▶ _TEXTO EM ESTUDO_
:::::
Antes da pandemia, o novo filme de Paolo Genovese, “Il Primo Giorno de la Mia Vita”, seria realizado nos EUA e contaria com elenco internacional. As filmagens terminaram há dois anos e o lançamento internacional só em janeiro chegou ao mercado internacional, Brasil incluido. Baseada em livro homônimo escrito pelo próprio diretor Genovese, a ação foi transferida de Nova York para Roma, e contou com elenco italiano. Uma história marcada pelo realismo mágico, que mais uma vez gira em torno de um homem misterioso que de alguma forma guia os destinos de outras pessoas, confirmando o interesse de Genovese (cujo sucesso “Perfeitos Desconhecidos” atingiu o recorde de 21 remakes em todo o mundo) por temas mais profundos que estimulam a reflexão e podemm levar o publico a mudar a perspectiva sobre as coisas.

A mudança de perspectiva é justamente o tema central desta nova obra do realizador romano, que gira em torno de quatro personagens de diferentes idades e vivências, unidos pela vontade de acabar com tudo. Arianna (Margherita Buy) é uma policial que vive com a insuportável dor de uma perda; Napoleone (Valerio Mastandrea) é um bem sucedido influencer profissional que não consegue mais se motivar; Emília (Sara Serraiocco) é uma ginasta que acabou sua carreira numa cadeira de rodas; e Daniele (Gabriele Cristini, 12 anos) é um jovem influenciador acima do peso e vítima de bullying. O inesgotável e sempre bom Toni Servillo faz o misterioso personagem demiurgo sem nome. Ele carrega todos eles em seu velho Volvo pela noite em que, sob a chuva, eles decidem acabar com suas vidas. O homem lhes oferece uma semana para se darem uma segunda chance, para se apaixonarem novamente pela existencia e se salvarem (uma espécie de limbo em que os quatro protagonistas observam como seria o mundo sem eles) e, acima de tudo, para terem um olhar para o futuro, caso decidam voltar à vida).

Dia após dia, esse quarteto enfrenta seus traumas, ansiosos por relativizar a dor e voltar a saborear a vida (no verdadeiro significado da palavra, pois no início foram privados dos sentidos, que vão recuperando aos poucos), porque uma vez que você atingir o fundo do poço, você sempre poderá voltar para cima, é o que parece dizer o discurso de redenção do filme. Nossos quatro supostos suicidas, que a princípio desconfiam uns dos outros, começam a empatizar e a fazer novas conexões; mas, previsivel e aparentemente, nem todos serão capazes de mudar sua decisão e sair da escuridão.
:::::
▶ _DADOS FORNECIDOS_

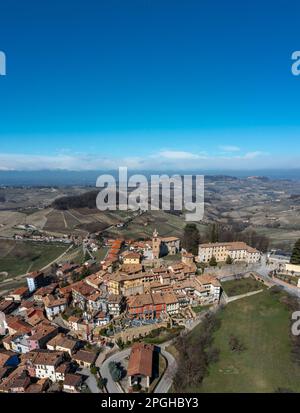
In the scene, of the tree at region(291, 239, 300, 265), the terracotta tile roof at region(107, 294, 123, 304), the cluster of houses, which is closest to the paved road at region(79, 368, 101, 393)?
the cluster of houses

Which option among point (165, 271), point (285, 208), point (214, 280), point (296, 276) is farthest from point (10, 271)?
point (285, 208)

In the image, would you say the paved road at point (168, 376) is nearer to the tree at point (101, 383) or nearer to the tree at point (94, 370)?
the tree at point (101, 383)

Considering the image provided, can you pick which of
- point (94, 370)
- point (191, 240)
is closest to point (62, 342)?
point (94, 370)

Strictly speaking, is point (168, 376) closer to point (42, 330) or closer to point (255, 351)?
point (255, 351)

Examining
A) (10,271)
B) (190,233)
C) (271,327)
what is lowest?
(10,271)

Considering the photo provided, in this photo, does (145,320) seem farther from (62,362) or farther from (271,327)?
(271,327)

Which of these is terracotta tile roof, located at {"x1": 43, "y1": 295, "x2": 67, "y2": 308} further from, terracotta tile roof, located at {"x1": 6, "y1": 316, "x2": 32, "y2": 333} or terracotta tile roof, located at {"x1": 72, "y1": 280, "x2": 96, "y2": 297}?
terracotta tile roof, located at {"x1": 6, "y1": 316, "x2": 32, "y2": 333}
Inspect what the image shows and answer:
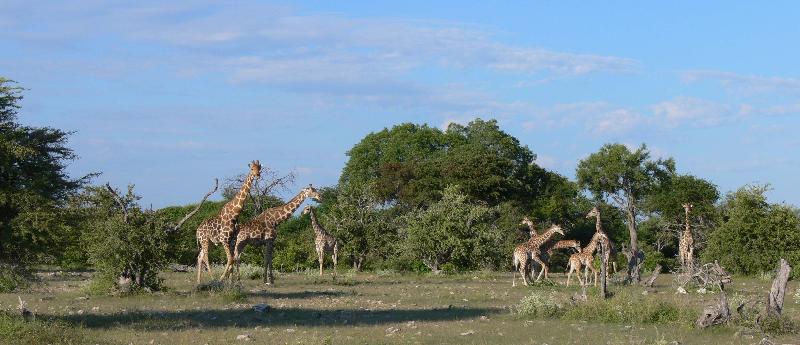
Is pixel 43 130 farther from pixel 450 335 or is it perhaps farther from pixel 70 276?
pixel 450 335

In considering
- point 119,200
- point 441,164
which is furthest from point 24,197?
point 441,164

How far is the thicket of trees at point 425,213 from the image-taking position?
2378 centimetres

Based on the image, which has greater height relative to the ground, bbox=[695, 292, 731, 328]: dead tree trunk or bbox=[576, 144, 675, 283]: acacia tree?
bbox=[576, 144, 675, 283]: acacia tree

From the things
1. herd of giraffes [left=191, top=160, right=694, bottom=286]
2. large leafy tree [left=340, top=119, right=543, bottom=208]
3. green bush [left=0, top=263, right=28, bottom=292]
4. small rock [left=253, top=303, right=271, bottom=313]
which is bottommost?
small rock [left=253, top=303, right=271, bottom=313]

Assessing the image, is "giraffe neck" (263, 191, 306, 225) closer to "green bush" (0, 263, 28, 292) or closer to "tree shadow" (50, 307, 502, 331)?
"tree shadow" (50, 307, 502, 331)

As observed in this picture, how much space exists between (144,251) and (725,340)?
13.1 metres

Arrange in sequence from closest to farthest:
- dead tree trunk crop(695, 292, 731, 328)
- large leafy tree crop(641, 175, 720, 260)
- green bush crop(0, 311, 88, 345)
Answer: green bush crop(0, 311, 88, 345), dead tree trunk crop(695, 292, 731, 328), large leafy tree crop(641, 175, 720, 260)

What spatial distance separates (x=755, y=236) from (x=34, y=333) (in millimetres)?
30904

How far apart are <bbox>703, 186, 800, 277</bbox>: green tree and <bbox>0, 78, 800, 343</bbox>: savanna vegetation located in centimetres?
6

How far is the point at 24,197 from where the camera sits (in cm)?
2653

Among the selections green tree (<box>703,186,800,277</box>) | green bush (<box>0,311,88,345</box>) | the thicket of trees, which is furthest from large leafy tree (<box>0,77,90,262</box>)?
green tree (<box>703,186,800,277</box>)

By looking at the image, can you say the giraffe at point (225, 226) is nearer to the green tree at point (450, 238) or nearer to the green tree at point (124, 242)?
the green tree at point (124, 242)

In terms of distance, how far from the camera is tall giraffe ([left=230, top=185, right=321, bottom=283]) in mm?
26719

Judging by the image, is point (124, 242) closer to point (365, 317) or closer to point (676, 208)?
point (365, 317)
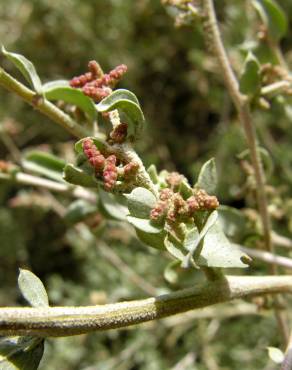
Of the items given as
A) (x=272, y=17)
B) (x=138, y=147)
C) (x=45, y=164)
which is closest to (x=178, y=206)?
(x=45, y=164)

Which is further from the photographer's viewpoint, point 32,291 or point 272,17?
point 272,17

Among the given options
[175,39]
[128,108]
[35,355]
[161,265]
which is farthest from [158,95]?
[35,355]

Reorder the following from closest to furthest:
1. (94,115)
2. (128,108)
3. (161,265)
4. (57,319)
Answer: (57,319) < (128,108) < (94,115) < (161,265)

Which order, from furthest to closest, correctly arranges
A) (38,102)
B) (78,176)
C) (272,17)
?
(272,17)
(38,102)
(78,176)

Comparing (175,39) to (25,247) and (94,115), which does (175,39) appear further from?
(94,115)

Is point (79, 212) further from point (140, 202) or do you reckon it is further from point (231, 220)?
point (140, 202)

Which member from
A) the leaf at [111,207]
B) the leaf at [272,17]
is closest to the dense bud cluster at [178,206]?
the leaf at [111,207]
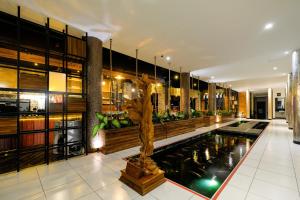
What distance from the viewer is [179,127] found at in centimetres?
725

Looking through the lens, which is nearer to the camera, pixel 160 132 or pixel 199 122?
pixel 160 132

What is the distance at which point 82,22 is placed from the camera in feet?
12.6

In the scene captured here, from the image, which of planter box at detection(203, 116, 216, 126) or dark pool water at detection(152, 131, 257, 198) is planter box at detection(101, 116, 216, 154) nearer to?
dark pool water at detection(152, 131, 257, 198)

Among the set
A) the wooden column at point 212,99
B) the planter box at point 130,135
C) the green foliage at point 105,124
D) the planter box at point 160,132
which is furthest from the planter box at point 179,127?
the wooden column at point 212,99

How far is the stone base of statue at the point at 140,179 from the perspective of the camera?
2383 millimetres

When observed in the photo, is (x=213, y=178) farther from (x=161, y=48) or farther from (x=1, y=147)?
(x=1, y=147)

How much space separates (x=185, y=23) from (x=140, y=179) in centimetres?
408

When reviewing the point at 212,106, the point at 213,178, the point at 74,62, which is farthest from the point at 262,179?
the point at 212,106

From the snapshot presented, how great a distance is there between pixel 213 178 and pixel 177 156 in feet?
4.72

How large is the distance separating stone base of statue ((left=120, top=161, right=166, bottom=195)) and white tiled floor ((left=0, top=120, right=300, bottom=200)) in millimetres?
83

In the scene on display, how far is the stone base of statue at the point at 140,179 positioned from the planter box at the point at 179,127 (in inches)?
154

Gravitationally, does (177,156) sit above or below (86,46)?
below

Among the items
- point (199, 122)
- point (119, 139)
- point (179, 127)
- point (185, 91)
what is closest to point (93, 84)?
point (119, 139)

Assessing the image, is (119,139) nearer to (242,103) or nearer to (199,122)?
(199,122)
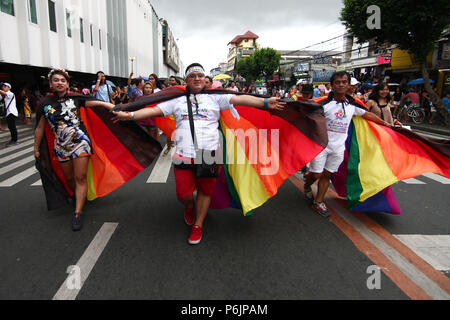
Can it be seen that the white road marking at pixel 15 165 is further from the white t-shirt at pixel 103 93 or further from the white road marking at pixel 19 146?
the white t-shirt at pixel 103 93

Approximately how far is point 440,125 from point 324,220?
588 inches

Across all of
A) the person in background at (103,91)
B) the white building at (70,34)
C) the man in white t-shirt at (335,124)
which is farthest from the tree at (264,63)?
the man in white t-shirt at (335,124)

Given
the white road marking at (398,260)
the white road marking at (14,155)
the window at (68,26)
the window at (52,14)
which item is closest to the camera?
the white road marking at (398,260)

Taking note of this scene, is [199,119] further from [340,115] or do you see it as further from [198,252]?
[340,115]

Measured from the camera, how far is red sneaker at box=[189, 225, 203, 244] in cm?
327

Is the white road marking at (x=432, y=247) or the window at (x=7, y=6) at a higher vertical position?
the window at (x=7, y=6)

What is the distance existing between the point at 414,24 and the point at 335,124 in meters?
14.1

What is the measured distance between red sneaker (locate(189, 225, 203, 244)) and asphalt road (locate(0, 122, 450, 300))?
0.08 m

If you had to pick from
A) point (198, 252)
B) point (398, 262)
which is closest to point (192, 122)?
point (198, 252)

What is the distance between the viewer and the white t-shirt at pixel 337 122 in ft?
13.2

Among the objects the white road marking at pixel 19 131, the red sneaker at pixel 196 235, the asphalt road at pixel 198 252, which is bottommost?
:::::
▶ _ATIVIDADE_
Traduza para o inglês a seguinte frase da crítica do filme: "O inesgotável e sempre bom Toni Servillo faz o misterioso personagem demiurgo sem nome." Os dados não são usados nesta parte.

▶ _RESPOSTA_
The inexhaustible and always good Toni Servillo plays the mysterious, nameless demiurge character.